* **ASSIGNED TASK**: Return the lines below exactly as they appear, please, starting with the first and ending with the one that contains "JCB WHEEL LOADERS/INTEGRATED".

* **RECORDS PROVIDED**:
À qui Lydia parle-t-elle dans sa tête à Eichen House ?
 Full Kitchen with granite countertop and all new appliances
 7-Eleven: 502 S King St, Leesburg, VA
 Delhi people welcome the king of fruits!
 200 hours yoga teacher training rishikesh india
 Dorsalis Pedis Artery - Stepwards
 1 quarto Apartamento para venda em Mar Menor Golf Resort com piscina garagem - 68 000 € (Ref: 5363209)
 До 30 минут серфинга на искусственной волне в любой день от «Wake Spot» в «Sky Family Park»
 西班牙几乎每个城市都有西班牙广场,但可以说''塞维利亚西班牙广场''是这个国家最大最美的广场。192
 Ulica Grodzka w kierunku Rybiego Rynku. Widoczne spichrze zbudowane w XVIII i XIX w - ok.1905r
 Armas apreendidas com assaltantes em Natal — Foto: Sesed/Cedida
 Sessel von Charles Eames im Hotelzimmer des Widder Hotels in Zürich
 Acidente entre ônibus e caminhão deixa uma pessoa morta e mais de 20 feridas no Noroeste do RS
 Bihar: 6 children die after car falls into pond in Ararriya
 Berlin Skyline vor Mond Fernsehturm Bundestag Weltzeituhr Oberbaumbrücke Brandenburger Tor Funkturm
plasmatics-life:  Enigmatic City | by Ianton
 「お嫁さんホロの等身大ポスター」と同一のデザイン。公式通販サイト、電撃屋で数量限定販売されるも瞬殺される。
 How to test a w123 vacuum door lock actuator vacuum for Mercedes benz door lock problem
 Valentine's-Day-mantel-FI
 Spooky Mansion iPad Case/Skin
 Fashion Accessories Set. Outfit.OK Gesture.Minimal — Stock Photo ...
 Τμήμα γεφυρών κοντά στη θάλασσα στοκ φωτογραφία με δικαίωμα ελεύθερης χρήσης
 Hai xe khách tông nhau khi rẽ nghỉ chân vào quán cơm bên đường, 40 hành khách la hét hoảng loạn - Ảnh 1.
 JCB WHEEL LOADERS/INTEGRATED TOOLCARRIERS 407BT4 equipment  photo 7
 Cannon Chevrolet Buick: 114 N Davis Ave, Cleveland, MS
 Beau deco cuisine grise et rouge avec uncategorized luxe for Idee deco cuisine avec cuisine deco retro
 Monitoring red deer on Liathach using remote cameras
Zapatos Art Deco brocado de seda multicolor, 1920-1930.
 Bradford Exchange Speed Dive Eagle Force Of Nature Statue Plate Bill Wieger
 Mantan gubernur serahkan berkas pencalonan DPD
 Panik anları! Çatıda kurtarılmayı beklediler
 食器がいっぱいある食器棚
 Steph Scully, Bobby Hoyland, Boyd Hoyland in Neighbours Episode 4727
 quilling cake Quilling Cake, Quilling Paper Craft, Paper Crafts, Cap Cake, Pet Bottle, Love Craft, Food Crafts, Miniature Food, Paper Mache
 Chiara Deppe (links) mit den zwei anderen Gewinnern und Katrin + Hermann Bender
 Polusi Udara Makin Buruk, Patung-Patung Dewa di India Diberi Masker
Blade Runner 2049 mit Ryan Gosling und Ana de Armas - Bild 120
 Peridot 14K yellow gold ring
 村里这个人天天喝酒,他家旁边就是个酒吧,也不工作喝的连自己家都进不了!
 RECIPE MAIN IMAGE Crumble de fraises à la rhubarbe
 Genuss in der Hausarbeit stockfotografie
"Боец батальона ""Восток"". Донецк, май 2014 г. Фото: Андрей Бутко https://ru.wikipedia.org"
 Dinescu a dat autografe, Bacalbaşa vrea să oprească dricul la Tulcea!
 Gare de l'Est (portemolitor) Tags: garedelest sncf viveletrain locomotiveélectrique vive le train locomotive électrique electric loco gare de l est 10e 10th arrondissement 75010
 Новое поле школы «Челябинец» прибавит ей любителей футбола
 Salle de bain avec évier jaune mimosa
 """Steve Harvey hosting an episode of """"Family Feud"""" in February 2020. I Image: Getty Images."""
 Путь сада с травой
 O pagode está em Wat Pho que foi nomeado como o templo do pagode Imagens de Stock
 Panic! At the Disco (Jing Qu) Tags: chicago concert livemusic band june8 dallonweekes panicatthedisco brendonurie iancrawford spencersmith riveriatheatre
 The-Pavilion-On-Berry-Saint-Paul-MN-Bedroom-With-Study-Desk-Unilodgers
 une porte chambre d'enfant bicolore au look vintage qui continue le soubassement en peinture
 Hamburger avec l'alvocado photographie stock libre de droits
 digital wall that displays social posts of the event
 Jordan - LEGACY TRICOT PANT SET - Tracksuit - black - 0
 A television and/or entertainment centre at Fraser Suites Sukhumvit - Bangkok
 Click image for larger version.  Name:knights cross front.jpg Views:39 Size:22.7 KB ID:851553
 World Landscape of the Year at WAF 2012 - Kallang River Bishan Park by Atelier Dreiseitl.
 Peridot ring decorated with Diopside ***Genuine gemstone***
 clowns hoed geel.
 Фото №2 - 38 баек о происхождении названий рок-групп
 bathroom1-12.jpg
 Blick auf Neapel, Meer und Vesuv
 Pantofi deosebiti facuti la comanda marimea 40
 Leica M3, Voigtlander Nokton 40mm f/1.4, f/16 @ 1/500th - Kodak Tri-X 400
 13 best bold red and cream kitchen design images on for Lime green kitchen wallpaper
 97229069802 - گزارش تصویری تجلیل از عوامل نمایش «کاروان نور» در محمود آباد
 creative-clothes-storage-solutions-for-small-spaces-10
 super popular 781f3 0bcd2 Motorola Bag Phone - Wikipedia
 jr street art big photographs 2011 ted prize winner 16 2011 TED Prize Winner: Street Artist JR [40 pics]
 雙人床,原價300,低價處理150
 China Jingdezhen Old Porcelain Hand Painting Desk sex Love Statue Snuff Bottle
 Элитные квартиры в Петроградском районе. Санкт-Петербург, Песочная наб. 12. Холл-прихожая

* **WRITTEN SOLUTION**:
À qui Lydia parle-t-elle dans sa tête à Eichen House ?
 Full Kitchen with granite countertop and all new appliances
 7-Eleven: 502 S King St, Leesburg, VA
 Delhi people welcome the king of fruits!
 200 hours yoga teacher training rishikesh india
 Dorsalis Pedis Artery - Stepwards
 1 quarto Apartamento para venda em Mar Menor Golf Resort com piscina garagem - 68 000 € (Ref: 5363209)
 До 30 минут серфинга на искусственной волне в любой день от «Wake Spot» в «Sky Family Park»
 西班牙几乎每个城市都有西班牙广场,但可以说''塞维利亚西班牙广场''是这个国家最大最美的广场。192
 Ulica Grodzka w kierunku Rybiego Rynku. Widoczne spichrze zbudowane w XVIII i XIX w - ok.1905r
 Armas apreendidas com assaltantes em Natal — Foto: Sesed/Cedida
 Sessel von Charles Eames im Hotelzimmer des Widder Hotels in Zürich
 Acidente entre ônibus e caminhão deixa uma pessoa morta e mais de 20 feridas no Noroeste do RS
 Bihar: 6 children die after car falls into pond in Ararriya
 Berlin Skyline vor Mond Fernsehturm Bundestag Weltzeituhr Oberbaumbrücke Brandenburger Tor Funkturm
plasmatics-life:  Enigmatic City | by Ianton
 「お嫁さんホロの等身大ポスター」と同一のデザイン。公式通販サイト、電撃屋で数量限定販売されるも瞬殺される。
 How to test a w123 vacuum door lock actuator vacuum for Mercedes benz door lock problem
 Valentine's-Day-mantel-FI
 Spooky Mansion iPad Case/Skin
 Fashion Accessories Set. Outfit.OK Gesture.Minimal — Stock Photo ...
 Τμήμα γεφυρών κοντά στη θάλασσα στοκ φωτογραφία με δικαίωμα ελεύθερης χρήσης
 Hai xe khách tông nhau khi rẽ nghỉ chân vào quán cơm bên đường, 40 hành khách la hét hoảng loạn - Ảnh 1.
 JCB WHEEL LOADERS/INTEGRATED TOOLCARRIERS 407BT4 equipment  photo 7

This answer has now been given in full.